Home Editorials Frustration should not dictate violence

Frustration should not dictate violence

by PRIDE Newsdesk

William T. Robinson, Jr.

William T. Robinson, Jr.

We are experiencing a national crisis in some law enforcement agencies in what seems to be policies and practices that disproportionately affect people of color. This is a longtime practice that can no longer be ignored or denied. Driving while Black or racial profiling is real in many communities within this country and apparently fostered internally in many police departments. National attention has captured many cases involving police inequities in dealing with young Black men.

One must take in mind, the number of cases that exist daily or have occurred throughout the years without public attention. No one is saying that people of color are not complicit in being involved in illegal or illicit activities, but does that necessitate their death or inhumane treatment when arrested? Blacks are not inherently criminals to be targeted.

It is apparent in too many cases that Blacks and people of color are being targeted more than their White counterparts.
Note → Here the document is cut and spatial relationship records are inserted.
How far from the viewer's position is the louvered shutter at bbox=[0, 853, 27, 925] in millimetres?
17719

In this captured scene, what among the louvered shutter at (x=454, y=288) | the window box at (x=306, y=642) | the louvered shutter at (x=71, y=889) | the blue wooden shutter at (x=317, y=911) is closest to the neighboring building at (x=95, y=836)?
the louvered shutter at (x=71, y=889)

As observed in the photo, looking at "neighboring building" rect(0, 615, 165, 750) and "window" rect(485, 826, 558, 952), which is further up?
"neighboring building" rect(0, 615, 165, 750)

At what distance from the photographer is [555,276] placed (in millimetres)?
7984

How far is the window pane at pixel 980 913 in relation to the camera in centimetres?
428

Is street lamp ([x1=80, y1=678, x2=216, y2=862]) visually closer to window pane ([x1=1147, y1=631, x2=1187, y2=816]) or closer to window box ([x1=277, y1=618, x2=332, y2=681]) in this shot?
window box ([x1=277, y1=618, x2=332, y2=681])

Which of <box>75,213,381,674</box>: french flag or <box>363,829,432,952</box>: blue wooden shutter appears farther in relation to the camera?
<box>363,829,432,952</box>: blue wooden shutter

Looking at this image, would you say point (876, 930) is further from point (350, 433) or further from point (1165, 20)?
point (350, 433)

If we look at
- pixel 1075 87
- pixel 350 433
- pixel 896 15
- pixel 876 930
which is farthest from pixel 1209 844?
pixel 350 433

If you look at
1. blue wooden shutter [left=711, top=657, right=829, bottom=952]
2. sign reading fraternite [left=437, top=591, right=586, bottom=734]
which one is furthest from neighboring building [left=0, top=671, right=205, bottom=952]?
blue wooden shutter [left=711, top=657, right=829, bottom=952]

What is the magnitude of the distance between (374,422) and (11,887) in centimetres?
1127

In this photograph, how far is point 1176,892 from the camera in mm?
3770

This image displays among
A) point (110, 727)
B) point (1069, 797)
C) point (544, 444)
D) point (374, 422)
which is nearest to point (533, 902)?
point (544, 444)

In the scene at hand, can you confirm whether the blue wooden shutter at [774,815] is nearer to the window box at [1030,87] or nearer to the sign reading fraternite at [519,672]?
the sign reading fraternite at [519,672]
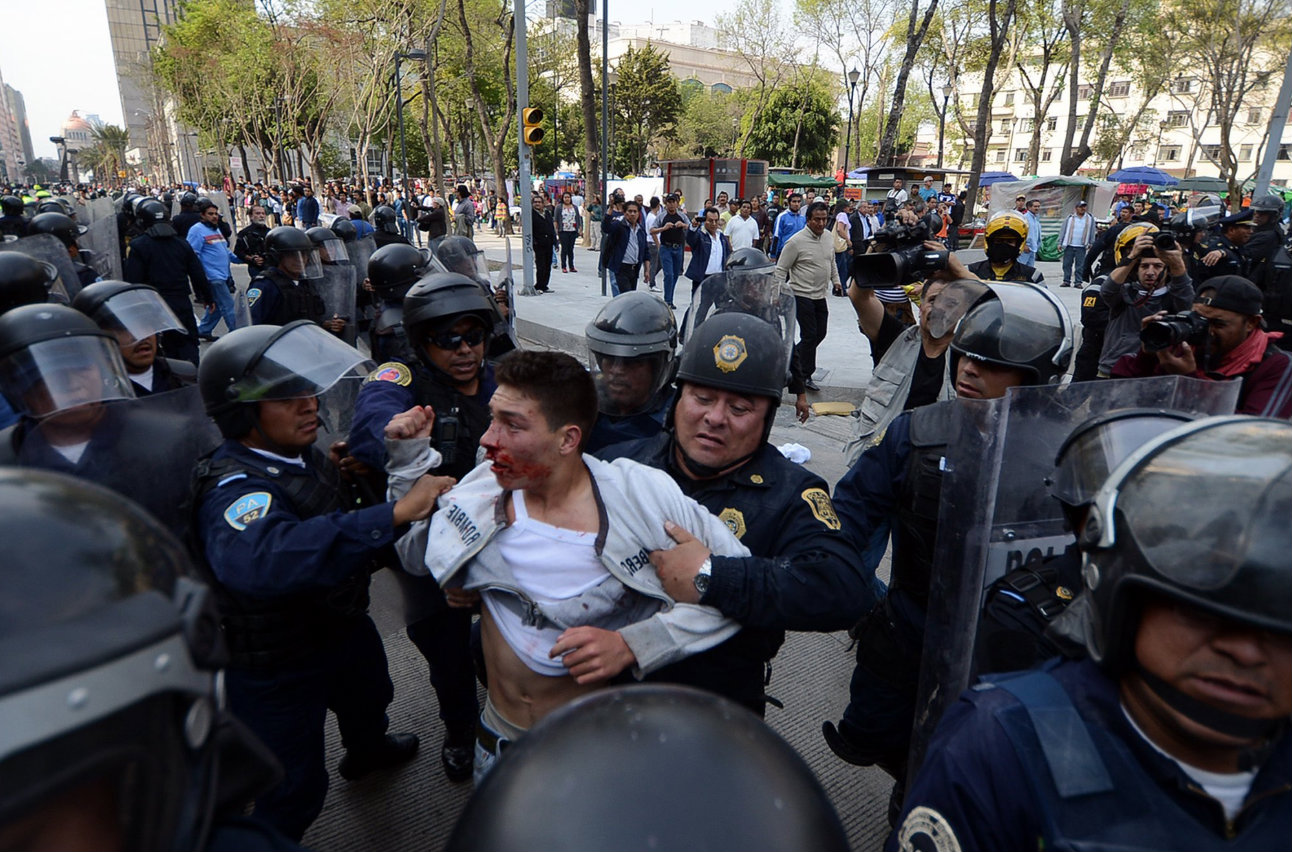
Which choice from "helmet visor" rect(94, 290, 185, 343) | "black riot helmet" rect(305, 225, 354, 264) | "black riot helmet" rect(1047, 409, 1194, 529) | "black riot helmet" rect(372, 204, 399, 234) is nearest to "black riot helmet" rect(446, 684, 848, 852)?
"black riot helmet" rect(1047, 409, 1194, 529)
The lack of sensitivity, blatant rudeness, and disrespect in many police stops among African Americans often borders on pure racism and abuse of authority.

This is not to say that the majority of law enforcement officers are not decent fair individuals, but there is a cancer within that must be treated and addressed. Some people feel that many law enforcement agencies or departments systemically encourage this intrusive behavior toward minorities through their policies and practices.

An example that bothers many in the Black community is the excessive use of deadly force in cases involving misdemeanors and some non-life threatening felonies. We are primarily referring to shootings, where the main objective seems to be to kill the individual instead of wounding the individual. Usually the victim is running away and has no weapon threatening the officer or officers.

Frustration is running high among Blacks and those tired of what they feel is the unlikeliness of the judicial system to hold law enforcing officers accountable for what appears to be flagrant accounts of abuse and death toward young Black men. The feeling that Black lives don’t matter is real for many people.

The current national spotlight on police misconduct and killings of Black young men in many of our cities has helped galvanize the public. Now there are masses of people protesting daily and holding public elected officials accountable for bringing about justice, as well as changing laws and policies targeting minorities. However, in many cases, it seems that justice has been absent. Many law enforcement officers are being exonerated, walking away free from criminal charges. This only exacerbates the frustration of those seeking justice and change.

But by no means does it justify using physical force or violence to bring about harm or death to law enforcement officers. Opponents advocating violence toward officers makes them equivalent to those they are condemning. It also is a slap in the face to the cause of those who have legitimately suffered or been killed unnecessarily by law officers.

Let’s be realistic and acknowledge there are negative forces that use legitimate moments to provoke violence, pillage, and loot. They often rationalize that their frustration and anger fuels their negative activities. These agitators are self-serving and serve to take away from the credibility of legitimate issues. One must be able to discern their involvement as tools in diluting real issues, such as in the recent cases involving public protest toward police killings of young Black men.

All policemen are not abusive authoritative dictators misusing their position. In most cases, policemen have come to our rescue in our most needy times, putting their lives on the line. Unfortunately, this disregard for Blacks or people of color can be attributed to years of practice accepted systemically by many law enforcement departments not being held accountable. Now that this cancer has reach national attention, public outrage will not subside until officers are held accountable and internal changes are made. Cultural diversity training should be a top priority as well as a more intense background check among candidates. Perhaps the greatest change should be changing and avoiding laws or polices that disproportionally target poor people or people of color.